A more cohesive Greater Paris needs to rewire the region, as imagined by former French president Nicolas Sarkozy in the wake of 2005 urban rioting and the failure to win the 2012 Olympics (which went to London). It has already started with the “Grand Paris Express,” a plan to create four new circular metro lines across 200km of tracks to connect the suburbs. It is a project that has none of the glamor of Baron Haussmann’s iconic reshaping of Paris in the 19th century, which gave us landmarks like the Opera Garnier, and the wide and airy boulevards that bear his name. However, it is just as vital if you consider that students would be able to reach their school in half an hour rather than an hour, or that jobs and housing might be redistributed more evenly.
“A rebalancing is underway... It’s a big lever for change,” geographer Daniel Behar said.

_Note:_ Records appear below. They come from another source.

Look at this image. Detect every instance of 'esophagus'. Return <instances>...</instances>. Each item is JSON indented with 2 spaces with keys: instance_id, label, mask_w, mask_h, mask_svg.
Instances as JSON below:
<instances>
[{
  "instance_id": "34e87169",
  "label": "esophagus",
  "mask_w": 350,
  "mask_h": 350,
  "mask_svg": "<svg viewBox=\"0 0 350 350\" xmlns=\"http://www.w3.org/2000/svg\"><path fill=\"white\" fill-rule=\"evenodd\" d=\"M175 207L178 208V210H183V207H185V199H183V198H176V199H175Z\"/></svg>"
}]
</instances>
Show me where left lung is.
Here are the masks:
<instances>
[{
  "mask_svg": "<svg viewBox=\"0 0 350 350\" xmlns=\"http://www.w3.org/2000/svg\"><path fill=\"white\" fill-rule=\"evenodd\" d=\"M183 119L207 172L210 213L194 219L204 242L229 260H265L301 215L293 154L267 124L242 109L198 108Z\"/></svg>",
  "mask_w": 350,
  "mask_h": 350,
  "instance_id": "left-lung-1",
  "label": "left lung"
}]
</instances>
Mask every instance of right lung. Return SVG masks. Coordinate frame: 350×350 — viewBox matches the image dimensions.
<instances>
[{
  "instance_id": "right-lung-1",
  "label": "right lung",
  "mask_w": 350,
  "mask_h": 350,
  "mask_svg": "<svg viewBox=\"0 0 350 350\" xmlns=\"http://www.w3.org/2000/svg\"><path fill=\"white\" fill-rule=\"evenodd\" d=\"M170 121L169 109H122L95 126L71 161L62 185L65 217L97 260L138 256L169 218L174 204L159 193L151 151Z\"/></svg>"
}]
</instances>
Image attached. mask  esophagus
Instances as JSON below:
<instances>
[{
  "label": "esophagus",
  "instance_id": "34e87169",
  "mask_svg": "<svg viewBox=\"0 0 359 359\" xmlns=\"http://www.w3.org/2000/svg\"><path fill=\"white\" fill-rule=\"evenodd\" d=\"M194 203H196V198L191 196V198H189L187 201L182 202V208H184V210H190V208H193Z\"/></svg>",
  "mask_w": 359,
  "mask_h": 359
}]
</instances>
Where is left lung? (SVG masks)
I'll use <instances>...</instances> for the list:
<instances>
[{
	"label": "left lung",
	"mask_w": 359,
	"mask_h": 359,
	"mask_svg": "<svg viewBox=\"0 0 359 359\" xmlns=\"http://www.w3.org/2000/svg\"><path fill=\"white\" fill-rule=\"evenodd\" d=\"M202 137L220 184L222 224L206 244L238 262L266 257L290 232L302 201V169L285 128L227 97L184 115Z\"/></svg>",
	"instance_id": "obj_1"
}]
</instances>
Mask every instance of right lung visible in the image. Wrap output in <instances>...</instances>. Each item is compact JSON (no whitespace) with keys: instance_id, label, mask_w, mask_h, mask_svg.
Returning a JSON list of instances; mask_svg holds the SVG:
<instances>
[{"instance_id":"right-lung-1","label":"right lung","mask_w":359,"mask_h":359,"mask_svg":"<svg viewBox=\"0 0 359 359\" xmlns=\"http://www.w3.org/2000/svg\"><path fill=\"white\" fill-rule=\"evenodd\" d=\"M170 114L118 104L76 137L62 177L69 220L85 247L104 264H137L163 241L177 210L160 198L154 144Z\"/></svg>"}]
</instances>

Transport links cannot do everything, of course. The bigger step toward more joined-up thinking and policy across Greater Paris would be political integration, unifying decisionmaking for the whole region. That might help more housing projects get off the ground, and reduce the likelihood of turf wars between the capital and other local authorities. It would also be very difficult to achieve.
Still, we might be just a few years away from a more efficient regional engine responsible for 30 percent of France’s economic output. In the meantime, though, Paris needs to navigate the Olympics and choppy political waters. It is maybe apt that the city’s motto — fluctuat nec mergitur— could be roughly translated as: “Buffeted by the waves, but not sinking.” Yet.
Lionel Laurent is a Bloomberg Opinion columnist writing about the future of money and the future of Europe. Previously, he was a reporter for Reuters and Forbes. This column does not necessarily reflect the opinion of the editorial board or Bloomberg LP and its owners.